Given task -
All the data should come back exactly as it was given.

--- START Data for the task ---

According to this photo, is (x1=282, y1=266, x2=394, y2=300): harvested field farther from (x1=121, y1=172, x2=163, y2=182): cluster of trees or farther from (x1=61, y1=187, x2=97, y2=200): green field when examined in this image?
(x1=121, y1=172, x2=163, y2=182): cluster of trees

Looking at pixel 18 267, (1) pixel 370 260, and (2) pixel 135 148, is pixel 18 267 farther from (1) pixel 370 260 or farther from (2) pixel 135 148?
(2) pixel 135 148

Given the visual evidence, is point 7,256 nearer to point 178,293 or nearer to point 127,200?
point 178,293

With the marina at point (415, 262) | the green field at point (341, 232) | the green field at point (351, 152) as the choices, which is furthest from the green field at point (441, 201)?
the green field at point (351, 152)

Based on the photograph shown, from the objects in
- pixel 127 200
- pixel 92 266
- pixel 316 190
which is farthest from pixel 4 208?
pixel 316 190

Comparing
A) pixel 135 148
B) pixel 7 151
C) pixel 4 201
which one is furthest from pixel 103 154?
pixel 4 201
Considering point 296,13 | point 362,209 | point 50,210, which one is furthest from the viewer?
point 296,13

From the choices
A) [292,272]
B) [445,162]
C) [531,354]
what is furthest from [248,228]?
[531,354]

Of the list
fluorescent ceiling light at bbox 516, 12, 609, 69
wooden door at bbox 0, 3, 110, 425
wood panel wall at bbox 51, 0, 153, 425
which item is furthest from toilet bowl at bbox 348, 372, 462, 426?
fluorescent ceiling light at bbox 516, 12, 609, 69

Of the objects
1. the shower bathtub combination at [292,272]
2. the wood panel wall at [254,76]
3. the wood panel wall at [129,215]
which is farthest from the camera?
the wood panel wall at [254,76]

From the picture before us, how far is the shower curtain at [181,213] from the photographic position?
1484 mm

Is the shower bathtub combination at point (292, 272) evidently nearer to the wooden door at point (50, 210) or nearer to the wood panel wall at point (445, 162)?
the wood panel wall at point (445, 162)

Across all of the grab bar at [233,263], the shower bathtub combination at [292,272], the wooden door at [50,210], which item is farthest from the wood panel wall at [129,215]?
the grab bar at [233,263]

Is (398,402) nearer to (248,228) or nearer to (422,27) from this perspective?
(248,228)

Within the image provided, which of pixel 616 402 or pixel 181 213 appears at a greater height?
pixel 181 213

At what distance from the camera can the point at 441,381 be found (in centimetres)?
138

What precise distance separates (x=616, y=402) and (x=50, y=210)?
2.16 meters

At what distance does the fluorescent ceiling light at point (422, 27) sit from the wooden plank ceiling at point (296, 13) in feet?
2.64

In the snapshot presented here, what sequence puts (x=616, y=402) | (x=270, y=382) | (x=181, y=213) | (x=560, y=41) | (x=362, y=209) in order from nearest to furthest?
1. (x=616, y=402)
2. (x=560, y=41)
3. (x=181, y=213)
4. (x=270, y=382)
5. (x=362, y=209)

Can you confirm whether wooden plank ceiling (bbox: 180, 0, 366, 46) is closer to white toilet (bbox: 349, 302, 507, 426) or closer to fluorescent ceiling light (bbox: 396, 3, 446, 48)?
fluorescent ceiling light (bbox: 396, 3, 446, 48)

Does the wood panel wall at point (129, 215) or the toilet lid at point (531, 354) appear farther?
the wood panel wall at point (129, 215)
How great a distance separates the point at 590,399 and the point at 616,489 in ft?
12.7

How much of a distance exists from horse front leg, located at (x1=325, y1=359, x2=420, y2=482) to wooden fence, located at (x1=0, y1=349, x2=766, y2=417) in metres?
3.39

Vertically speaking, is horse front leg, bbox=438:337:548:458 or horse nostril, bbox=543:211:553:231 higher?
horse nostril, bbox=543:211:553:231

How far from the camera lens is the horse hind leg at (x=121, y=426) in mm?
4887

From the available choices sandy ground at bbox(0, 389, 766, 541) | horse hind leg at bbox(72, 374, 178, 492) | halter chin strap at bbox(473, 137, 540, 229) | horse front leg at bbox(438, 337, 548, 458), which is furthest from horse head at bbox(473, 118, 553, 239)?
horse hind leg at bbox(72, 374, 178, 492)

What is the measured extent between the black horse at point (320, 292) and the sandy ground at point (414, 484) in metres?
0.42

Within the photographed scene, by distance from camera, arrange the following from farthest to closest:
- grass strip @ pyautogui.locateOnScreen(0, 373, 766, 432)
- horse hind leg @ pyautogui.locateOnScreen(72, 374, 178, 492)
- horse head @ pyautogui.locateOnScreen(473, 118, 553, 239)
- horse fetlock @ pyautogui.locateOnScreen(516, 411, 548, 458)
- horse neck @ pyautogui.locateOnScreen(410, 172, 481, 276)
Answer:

--- END Data for the task ---

Task answer -
According to this photo, is (x1=282, y1=266, x2=394, y2=300): harvested field farther from (x1=121, y1=172, x2=163, y2=182): cluster of trees or farther from (x1=61, y1=187, x2=97, y2=200): green field when examined in this image?
(x1=121, y1=172, x2=163, y2=182): cluster of trees

Looking at pixel 18 267, (1) pixel 370 260, and (2) pixel 135 148, is pixel 18 267 farther from (1) pixel 370 260 or farther from (2) pixel 135 148?
(2) pixel 135 148

Given the visual evidence, is point 7,256 nearer to point 178,293 or nearer to point 127,200?
point 178,293

With the marina at point (415, 262) | the green field at point (341, 232) | the green field at point (351, 152) as the choices, which is furthest from the green field at point (441, 201)?
the green field at point (351, 152)

Based on the photograph shown, from the objects in
- pixel 127 200
- pixel 92 266
- pixel 316 190
which is farthest from pixel 4 208?
pixel 316 190

Comparing
A) pixel 135 148
B) pixel 7 151
C) pixel 4 201
which one is furthest from pixel 103 154?
pixel 4 201
Considering point 296,13 | point 362,209 | point 50,210, which one is furthest from the viewer?
point 296,13

From the choices
A) [292,272]
B) [445,162]
C) [531,354]
what is furthest from [248,228]?
[531,354]

Of the list
fluorescent ceiling light at bbox 516, 12, 609, 69
wooden door at bbox 0, 3, 110, 425
wood panel wall at bbox 51, 0, 153, 425
which item is furthest from toilet bowl at bbox 348, 372, 462, 426?
fluorescent ceiling light at bbox 516, 12, 609, 69

Of the objects
1. the shower bathtub combination at [292,272]
2. the wood panel wall at [254,76]
3. the wood panel wall at [129,215]
which is farthest from the camera?
the wood panel wall at [254,76]

From the picture before us, how far is the shower curtain at [181,213] from the photographic position?
1484 mm

Is the shower bathtub combination at point (292, 272) evidently nearer to the wooden door at point (50, 210) or nearer to the wood panel wall at point (445, 162)?
the wood panel wall at point (445, 162)

Across all of the grab bar at [233,263], the shower bathtub combination at [292,272], the wooden door at [50,210], which item is farthest from the wood panel wall at [129,215]?
the grab bar at [233,263]

Is (398,402) nearer to (248,228) or nearer to (422,27) from this perspective?
(248,228)

Within the image provided, which of pixel 616 402 or pixel 181 213 appears at a greater height?
pixel 181 213

At what distance from the camera can the point at 441,381 be found (in centimetres)?
138

What precise distance separates (x=616, y=402) and (x=50, y=210)?
2.16 meters

At what distance does the fluorescent ceiling light at point (422, 27) sit from the wooden plank ceiling at point (296, 13) in feet?
2.64

In the snapshot presented here, what sequence puts (x=616, y=402) | (x=270, y=382) | (x=181, y=213) | (x=560, y=41) | (x=362, y=209) in order from nearest to furthest?
1. (x=616, y=402)
2. (x=560, y=41)
3. (x=181, y=213)
4. (x=270, y=382)
5. (x=362, y=209)

Can you confirm whether wooden plank ceiling (bbox: 180, 0, 366, 46) is closer to white toilet (bbox: 349, 302, 507, 426) or closer to fluorescent ceiling light (bbox: 396, 3, 446, 48)?
fluorescent ceiling light (bbox: 396, 3, 446, 48)

Does the wood panel wall at point (129, 215) or the toilet lid at point (531, 354) appear farther?
the wood panel wall at point (129, 215)
How great a distance separates the point at 590,399 and the point at 616,489 in ft?
12.7

How much of a distance exists from horse front leg, located at (x1=325, y1=359, x2=420, y2=482) to wooden fence, located at (x1=0, y1=349, x2=766, y2=417) in metres?
3.39

Vertically speaking, is horse front leg, bbox=438:337:548:458 or horse nostril, bbox=543:211:553:231 higher?
horse nostril, bbox=543:211:553:231

How far from the camera lens is the horse hind leg at (x=121, y=426) in mm?
4887

From the available choices sandy ground at bbox(0, 389, 766, 541) | horse hind leg at bbox(72, 374, 178, 492) | halter chin strap at bbox(473, 137, 540, 229) | horse front leg at bbox(438, 337, 548, 458), which is furthest from horse head at bbox(473, 118, 553, 239)?
horse hind leg at bbox(72, 374, 178, 492)

What is the measured extent between the black horse at point (320, 292) and the sandy ground at point (414, 484) in metres?
0.42

Within the photographed scene, by distance from camera, arrange the following from farthest to closest:
- grass strip @ pyautogui.locateOnScreen(0, 373, 766, 432)
- horse hind leg @ pyautogui.locateOnScreen(72, 374, 178, 492)
- horse head @ pyautogui.locateOnScreen(473, 118, 553, 239)
- horse fetlock @ pyautogui.locateOnScreen(516, 411, 548, 458)
- horse neck @ pyautogui.locateOnScreen(410, 172, 481, 276)
Answer:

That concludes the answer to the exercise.